Sender is filling out from a budget email tool into a fuller marketing platform, now reaching into transactional sends.
Sender ships roughly monthly and has spent the past two quarters closing the feature gaps that separate it from pricier marketing platforms. December brought transactional emails — its first move beyond pure marketing sends — alongside a rebuilt dashboard; since then it has refreshed the email builder, added brand settings, and pushed ecommerce reports down to the Standard plan. Several feed entries are tutorials and best-practice posts rather than releases.

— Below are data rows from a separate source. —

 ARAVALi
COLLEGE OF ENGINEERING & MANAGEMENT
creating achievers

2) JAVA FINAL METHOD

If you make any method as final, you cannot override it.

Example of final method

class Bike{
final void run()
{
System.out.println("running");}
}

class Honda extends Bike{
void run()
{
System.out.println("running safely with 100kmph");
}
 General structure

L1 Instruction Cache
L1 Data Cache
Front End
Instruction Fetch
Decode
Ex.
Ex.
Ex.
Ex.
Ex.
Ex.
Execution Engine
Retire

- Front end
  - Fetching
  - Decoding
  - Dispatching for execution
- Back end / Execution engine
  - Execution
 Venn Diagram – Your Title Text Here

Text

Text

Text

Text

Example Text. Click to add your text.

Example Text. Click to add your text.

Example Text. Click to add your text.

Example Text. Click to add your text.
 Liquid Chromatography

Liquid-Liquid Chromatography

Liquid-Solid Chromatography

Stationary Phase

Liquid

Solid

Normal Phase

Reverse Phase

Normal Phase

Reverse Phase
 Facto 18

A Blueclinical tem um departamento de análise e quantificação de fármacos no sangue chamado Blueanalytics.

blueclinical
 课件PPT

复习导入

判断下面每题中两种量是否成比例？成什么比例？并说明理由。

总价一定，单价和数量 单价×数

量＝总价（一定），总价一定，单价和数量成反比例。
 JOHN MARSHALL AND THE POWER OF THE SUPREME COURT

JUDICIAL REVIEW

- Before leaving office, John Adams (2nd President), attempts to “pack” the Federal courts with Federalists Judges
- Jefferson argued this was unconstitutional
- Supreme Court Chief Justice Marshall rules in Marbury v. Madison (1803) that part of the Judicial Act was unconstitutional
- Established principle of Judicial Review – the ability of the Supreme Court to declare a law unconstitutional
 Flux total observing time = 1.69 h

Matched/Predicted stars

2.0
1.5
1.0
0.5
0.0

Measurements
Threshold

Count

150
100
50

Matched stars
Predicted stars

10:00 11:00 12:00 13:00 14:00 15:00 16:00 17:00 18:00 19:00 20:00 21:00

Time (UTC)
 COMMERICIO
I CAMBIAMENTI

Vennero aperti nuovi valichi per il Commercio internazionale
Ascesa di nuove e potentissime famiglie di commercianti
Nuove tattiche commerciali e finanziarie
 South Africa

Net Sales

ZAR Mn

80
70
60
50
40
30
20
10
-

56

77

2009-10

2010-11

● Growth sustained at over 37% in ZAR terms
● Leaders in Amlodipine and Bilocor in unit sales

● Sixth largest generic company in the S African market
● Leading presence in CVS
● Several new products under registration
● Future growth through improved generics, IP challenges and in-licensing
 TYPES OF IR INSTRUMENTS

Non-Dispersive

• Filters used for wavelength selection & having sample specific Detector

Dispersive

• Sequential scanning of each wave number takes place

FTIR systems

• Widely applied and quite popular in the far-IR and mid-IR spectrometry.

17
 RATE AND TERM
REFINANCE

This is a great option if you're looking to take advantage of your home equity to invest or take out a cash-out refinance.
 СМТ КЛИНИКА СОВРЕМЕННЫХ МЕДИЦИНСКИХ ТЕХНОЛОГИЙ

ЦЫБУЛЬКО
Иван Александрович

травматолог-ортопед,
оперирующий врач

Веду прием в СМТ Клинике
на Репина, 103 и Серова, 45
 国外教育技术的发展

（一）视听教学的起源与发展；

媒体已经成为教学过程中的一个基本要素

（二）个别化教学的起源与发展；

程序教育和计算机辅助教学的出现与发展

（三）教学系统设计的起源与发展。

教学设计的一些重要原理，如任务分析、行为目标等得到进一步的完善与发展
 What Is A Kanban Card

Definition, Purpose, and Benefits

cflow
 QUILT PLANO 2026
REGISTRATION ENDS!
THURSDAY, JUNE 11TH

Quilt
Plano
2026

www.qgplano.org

The direction is breadth at an accessible price: landing pages, transactional email, ecommerce events and reports, all aimed at small ecommerce senders who'd otherwise stitch together multiple tools. Moving features down to lower plans points to a land-and-expand pricing strategy. Expect more ecommerce-trigger automation and continued parity-building with the Mailchimp/Brevo tier.
The next likely moves are deeper ecommerce automation — event-driven flows building on Custom Events — and further transactional and deliverability features now that that surface exists.
Keila adds transactional emails and multi-format templates, broadening past pure newsletters
Keila, an open-source, privacy-focused newsletter tool, made a notable leap in v0.30.0: MJML/HTML/plain-text templates, reusable content slots, and transactional emails — a new product surface beyond bulk campaigns. Surrounding releases add manual contact-status control, API-driven contact events, pre-filled forms, more languages, and a new email scheduler that re-architected the messages schema to enable transactional sending.
The direction is clear: Keila is evolving from a newsletter sender into a more general email platform. The v0.20.0 scheduler/messages-schema rework laid the groundwork, and v0.30.0 cashed it in with transactional email and flexible templating. Internationalization and API/contact-lifecycle features show parallel investment in reach and automation.
Expect transactional email and content-slot templating to mature, with follow-on work on triggered/automated messages now that the messages schema supports them. Continued localization and contact-API expansion are likely.